======== Text for analysis
If universities really wanted to improve my mental health, they would find a way to get rid of all that.

Granted, a single university does not have total control over all this: There are coordination problems between universities regarding qualifying exams, advancement, and dissertation requirements. One university that unilaterally tried to remove all these would rapidly lose prestige, as it would not be regarded as “rigorous” to reduce the pressure on your grad students. But that itself is precisely the problem—we have equated “rigor” with pressuring grad students until they are on the verge of emotional collapse. Universities don’t seem to know how to make graduate school difficult in the ways that would actually encourage excellence in research and teaching; they simply know how to make it difficult in ways that destroy their students psychologically.

The job market is even more complicated; in the current funding environment, it would be prohibitively expensive to open up enough faculty positions to actually accept even half of all graduating PhDs to tenure-track jobs. Probably the best answer here is to refocus graduate programs on supporting employment outside academia, recognizing both that PhD-level skills are valuable in many workplaces and that not every grad student really wants to become a professor.

But there are clearly ways that universities could mitigate these effects, and they don’t seem genuinely interested in doing so. They could remove the advancement exam, for example; you could simply advance to candidacy as a formality when your advisor decides you are ready, never needing to actually perform a high-stakes presentation before a committee—because what the hell does that accomplish anyway? Speaking of advisors, they could have a formalized matching process that starts with interviewing several different professors and being matched to the one that best fits your goals and interests, instead of expecting you to reach out on your own and hope for the best. They could have you write a dissertation, but not perform a “dissertation defense”—because, again, what can they possibly learn from forcing you to present in a high-stakes environment that they couldn’t have learned from reading your paper and talking with you about it over several months?

They could adjust or even remove funding deadlines—especially for international students. Here at UCI at least, once you are accepted to the program, you are ostensibly guaranteed funding for as long as you maintain reasonable academic progress—but then they define “reasonable progress” in such a way that you have to form an advancement committee, fill out forms, write a paper, and present before a committee all by a certain date or your funding is in jeopardy. Residents of California (which includes all US students who successfully established residency after a full year) are given more time if we need it—but international students aren’t. How is that fair?

The unwillingness of universities to take such actions clearly shows that their commitment to improving students’ mental health is paper-thin. They are only willing to help their students improve their work-life balance as long as it doesn’t require changing anything about the graduate program. They will provide us with counseling services and free yoga classes, but they won’t seriously reduce the pressure they put on us at every step of the way.
I understand that universities are concerned about protecting their prestige, but I ask them this: Does this really improve the quality of your research or teaching output? Do you actually graduate better students by selecting only the ones who can survive being emotionally crushed? Do all these arbitrary high-stakes performances actually result in greater advancement of human knowledge?

Or is it perhaps that you yourselves were put through such hazing rituals years ago, and now your cognitive dissonance won’t let you admit that it was all for naught? “This must be worth doing, or else they wouldn’t have put me through so much suffering!” Are you trying to transfer your own psychological pain onto your students, lest you be forced to face it yourself?
================
======== Information
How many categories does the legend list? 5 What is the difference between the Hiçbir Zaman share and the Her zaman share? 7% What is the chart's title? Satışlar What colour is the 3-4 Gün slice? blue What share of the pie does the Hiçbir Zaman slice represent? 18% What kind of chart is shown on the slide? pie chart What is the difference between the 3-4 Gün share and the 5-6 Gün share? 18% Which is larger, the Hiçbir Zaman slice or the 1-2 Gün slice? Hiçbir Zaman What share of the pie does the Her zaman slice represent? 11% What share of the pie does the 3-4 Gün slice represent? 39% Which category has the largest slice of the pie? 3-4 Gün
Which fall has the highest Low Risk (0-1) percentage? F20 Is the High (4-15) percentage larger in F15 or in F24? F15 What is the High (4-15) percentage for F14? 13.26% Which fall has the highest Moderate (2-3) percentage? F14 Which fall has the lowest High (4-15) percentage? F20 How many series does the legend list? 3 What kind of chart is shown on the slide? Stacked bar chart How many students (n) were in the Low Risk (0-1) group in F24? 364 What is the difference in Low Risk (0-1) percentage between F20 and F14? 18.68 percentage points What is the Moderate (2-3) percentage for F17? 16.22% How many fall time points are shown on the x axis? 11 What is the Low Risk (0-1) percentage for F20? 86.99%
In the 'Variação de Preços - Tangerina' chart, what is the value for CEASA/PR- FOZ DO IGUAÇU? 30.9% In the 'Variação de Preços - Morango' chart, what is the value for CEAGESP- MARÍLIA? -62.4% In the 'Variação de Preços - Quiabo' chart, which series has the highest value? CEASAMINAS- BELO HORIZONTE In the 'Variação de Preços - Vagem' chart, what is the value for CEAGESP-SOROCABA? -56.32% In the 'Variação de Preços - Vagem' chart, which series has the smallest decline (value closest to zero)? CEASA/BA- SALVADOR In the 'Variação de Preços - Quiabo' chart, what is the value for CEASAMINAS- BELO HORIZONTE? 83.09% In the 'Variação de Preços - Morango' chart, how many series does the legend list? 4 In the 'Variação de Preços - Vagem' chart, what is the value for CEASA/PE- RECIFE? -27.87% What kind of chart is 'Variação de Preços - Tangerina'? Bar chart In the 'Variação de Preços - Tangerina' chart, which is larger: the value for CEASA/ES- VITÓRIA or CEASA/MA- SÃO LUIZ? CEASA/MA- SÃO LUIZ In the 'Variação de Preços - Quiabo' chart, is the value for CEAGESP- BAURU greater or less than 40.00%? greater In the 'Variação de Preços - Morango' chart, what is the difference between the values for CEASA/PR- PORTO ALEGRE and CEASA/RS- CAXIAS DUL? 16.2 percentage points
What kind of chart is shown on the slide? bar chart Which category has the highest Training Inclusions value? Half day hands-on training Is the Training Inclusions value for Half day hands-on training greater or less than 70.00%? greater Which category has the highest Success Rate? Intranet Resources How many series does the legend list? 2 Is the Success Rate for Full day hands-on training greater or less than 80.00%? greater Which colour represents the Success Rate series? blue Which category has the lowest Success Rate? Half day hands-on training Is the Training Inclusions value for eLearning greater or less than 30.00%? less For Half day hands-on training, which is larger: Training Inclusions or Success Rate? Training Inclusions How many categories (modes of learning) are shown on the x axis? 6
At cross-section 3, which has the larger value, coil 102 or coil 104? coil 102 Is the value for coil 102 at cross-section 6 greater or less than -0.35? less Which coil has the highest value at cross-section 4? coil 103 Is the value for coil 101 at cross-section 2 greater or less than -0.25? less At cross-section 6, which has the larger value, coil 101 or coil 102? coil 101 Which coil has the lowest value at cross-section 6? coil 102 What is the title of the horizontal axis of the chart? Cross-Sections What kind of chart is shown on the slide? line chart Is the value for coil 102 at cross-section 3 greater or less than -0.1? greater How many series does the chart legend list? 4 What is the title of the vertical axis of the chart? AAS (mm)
================
## Task instructions
1 - From the essay on graduate school pressure, list every step that students at UCI must complete by a certain date to keep their funding secure.
2 - Please transcribe the part of the essay on graduate school pressure that opens with the words containing "The job market" and closes with "become a professor.".
3 - Answer these questions from the essay on graduate school pressure:
(a) In the current funding environment, what would be prohibitively expensive?
(b) Which students are given more time if they need it to meet the progress requirements?
(c) What two things do universities provide, even though they won't seriously reduce the pressure?
The records play no part in this work and can be ignored.

## Answer list
1 -
- Form an advancement committee
- Fill out forms
- Write a paper
- Present before a committee

2 -
The job market is even more complicated; in the current funding environment, it would be prohibitively expensive to open up enough faculty positions to actually accept even half of all graduating PhDs to tenure-track jobs. Probably the best answer here is to refocus graduate programs on supporting employment outside academia, recognizing both that PhD-level skills are valuable in many workplaces and that not every grad student really wants to become a professor.

3 -
(a) Opening up enough faculty positions to accept even half of all graduating PhDs to tenure-track jobs.
(b) Residents of California, including all US students who successfully established residency after a full year.
(c) Counseling services and free yoga classes.